Tuliskan lanjutan teks tentang peradilan adat di bawah ini, dimulai tepat setelah kalimat terakhir yang ditampilkan.

Teks yang Diberikan —
--------------------------------------------------

Di dalam perda ini tidak diatur kedudukan, fungsi dan tata cara persidangan dalam peradilan adat, berbeda halnya dengan Perda Adat kota Bengkulu No. 29 tahun 2003 tentang Pemberlakuan Adat Kota Bengkulu yang mengatur secara rinci kedudukan, bentuk, susunan dan fungsi Peradilan Adat. Disebutkan dalam Perda bahwa Peradilan Adat berkedudukan pada masing-masing kelurahan dan putusannya bersifat final, hakim-hakimnya adalah para penghulu syara’ sebagai kelengkapan dari lembaga adat tingkat kelurahan.
Peradilan Adat Rejang lebong memang sudah ada sejak sebelum Islam masuk ke Bengkulu, kemudian ada SK Bupati No. 58 Tahun 2005 tentang Pelaksanaan Hukum Adat Rejang dan SK Bupati No. 93 Tahun 2005 tentang Kumpulan Hukum Adat Bagi Masyarakat Adat Dalam Wilayah Kabupaten Rejang Lebong. Muatan substansi dari 2 buah SK ini lebih banyak membahas tentang tata cara peradilan adat di tingkat kampung terkesan unifikasi dan sangat elitis serta sarat dengan muatan politis yang hanya lebih rinci membahas penyelesaian seremonial dan tidak membahas secara holistik dan integralistik tentang penyelesaian sengketa dan persoalan-persoalan yang ada di tingkat kampung (https://amarta.wordpress.com).
Di dalam UU No. 6 tahun 2016 tentang Desa Pasal 103 hurup d dan e menyebutkan:
d. penyelesaian sengketa adat berdasarkan hukum adat yang berlaku di Desa Adat dalam wilayah yang selaras dengan prinsip hak asasi manusia dengan mengutamakan penyelesaian secara musyawarah;
e.    penyelenggaraan sidang perdamaian peradilan Desa Adat sesuai dengan ketentuan peraturan perundang-undangan;
Keputusan Adat dalam peradilan Indonesia telah diakui keberlakuannya dengan yurispudensi Mahkamah Agung sebagiman Putusan MA No. 1644 K/Pid/1988, yang mengesahkan putusan Adat Desa Parauna Kecamatan Unaaha, Kodya Kendari yang ditangani oleh Kepala Adat Tolake. Putusan Mahkamah Agung tersebut telah mebatalkan Putusan Tingkat Pertama dan Tingkat Banding (https://www.hukumonline.com)

--------------------------------------------------

Baris Daftar —
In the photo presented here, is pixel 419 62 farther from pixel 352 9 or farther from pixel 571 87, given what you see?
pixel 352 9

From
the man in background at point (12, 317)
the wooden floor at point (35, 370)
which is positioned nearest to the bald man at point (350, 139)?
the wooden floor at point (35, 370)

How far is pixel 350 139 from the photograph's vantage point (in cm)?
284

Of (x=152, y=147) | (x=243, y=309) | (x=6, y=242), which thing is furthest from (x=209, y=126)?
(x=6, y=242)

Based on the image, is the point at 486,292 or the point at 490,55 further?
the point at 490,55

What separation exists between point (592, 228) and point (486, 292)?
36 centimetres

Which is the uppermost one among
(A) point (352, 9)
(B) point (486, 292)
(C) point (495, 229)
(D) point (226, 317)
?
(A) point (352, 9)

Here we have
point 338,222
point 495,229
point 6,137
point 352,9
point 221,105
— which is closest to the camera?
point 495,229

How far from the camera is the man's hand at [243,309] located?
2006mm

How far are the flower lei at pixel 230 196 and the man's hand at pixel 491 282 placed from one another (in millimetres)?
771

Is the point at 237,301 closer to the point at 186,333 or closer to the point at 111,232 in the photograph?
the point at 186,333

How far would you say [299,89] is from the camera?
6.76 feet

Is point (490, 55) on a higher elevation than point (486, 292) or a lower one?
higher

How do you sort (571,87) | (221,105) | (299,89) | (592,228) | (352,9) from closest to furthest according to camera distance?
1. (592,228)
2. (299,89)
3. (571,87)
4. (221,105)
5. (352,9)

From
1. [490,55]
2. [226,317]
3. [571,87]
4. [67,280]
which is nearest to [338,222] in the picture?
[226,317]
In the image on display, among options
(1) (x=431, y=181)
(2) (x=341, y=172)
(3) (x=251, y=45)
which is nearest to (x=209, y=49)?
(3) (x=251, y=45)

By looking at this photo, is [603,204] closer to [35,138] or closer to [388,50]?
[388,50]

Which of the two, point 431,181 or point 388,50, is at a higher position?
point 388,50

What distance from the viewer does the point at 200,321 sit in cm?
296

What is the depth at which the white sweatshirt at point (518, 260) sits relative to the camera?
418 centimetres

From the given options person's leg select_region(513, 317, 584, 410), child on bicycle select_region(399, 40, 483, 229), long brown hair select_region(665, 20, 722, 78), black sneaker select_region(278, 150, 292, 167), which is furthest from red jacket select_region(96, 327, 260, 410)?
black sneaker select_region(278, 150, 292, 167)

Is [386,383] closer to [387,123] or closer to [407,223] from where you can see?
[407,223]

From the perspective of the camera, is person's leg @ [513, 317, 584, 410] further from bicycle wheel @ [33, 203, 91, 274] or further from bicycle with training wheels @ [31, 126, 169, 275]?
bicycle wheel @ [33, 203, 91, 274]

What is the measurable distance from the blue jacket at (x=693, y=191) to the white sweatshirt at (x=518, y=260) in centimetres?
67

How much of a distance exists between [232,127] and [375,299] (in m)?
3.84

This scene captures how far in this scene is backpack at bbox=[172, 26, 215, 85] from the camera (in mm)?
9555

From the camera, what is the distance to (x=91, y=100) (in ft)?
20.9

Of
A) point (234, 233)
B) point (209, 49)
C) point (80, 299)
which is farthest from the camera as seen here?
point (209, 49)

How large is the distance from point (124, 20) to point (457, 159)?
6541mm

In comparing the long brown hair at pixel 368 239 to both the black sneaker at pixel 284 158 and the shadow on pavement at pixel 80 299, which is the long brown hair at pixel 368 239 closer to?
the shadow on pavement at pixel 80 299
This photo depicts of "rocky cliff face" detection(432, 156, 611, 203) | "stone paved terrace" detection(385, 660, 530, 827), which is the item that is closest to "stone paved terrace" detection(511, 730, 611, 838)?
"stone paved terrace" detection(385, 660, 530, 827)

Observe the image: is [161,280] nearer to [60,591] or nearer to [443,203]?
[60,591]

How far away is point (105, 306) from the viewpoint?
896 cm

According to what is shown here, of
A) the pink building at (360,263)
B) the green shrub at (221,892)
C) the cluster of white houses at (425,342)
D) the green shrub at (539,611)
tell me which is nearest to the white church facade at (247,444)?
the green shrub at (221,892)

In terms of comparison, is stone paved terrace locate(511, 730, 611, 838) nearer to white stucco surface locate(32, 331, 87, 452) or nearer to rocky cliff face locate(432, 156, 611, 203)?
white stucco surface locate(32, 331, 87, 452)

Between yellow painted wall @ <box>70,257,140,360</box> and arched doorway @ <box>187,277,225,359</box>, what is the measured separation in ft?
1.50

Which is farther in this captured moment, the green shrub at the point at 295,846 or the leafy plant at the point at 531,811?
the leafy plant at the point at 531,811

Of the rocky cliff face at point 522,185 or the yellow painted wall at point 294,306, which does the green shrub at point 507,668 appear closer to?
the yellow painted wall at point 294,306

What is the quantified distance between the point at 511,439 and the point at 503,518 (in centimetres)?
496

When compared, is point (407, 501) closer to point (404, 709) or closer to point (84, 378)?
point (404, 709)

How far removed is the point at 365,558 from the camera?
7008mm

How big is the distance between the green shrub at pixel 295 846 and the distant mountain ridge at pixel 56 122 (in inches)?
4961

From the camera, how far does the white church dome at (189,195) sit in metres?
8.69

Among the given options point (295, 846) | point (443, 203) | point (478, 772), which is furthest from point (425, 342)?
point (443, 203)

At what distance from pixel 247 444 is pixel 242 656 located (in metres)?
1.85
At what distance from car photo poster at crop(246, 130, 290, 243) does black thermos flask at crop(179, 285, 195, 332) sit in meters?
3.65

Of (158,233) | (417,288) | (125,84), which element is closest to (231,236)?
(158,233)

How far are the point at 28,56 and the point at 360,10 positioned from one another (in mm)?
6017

--------------------------------------------------

Jawaban Tugas —
Kemudian perlu juga dicermati ketentuan Bab  VIII tentang Tanggungjawab pemerintah daerah, pada Pasal 22 menyebutkan,  Pemerintah   Daerah    berkewajiban:
a. melakukan  inventarisasi,    identifikasi,   dan   verifikasi  dalam    rangka    pengakuan dan   perlindungan  terhadap  masyarakat  hukum    adat;
b. melakukan     sosialisasi     dan     memberikan     informasi    program    pembangunan kepada    masyarakat   hukum    adat;
c. melakukan   pembinaan    kepada  masyarakat   hukum    adat;
d.menjamin    dan    memastikan     wilayah   adat    dan    hutan     adat    termasuk dalam bagian   Rencana  Tata  Ruang   Wilayah   (RTRW);dan
e. mendorong   semua    pihak    yang    terlibat    dalam    penyelenggaraan     pemerintahan dan   pembangunan    di  daerah,   untuk    memenuhi   dan   menghormati   keberadaan dan   hak-hak   masyarakat   hukum    adat.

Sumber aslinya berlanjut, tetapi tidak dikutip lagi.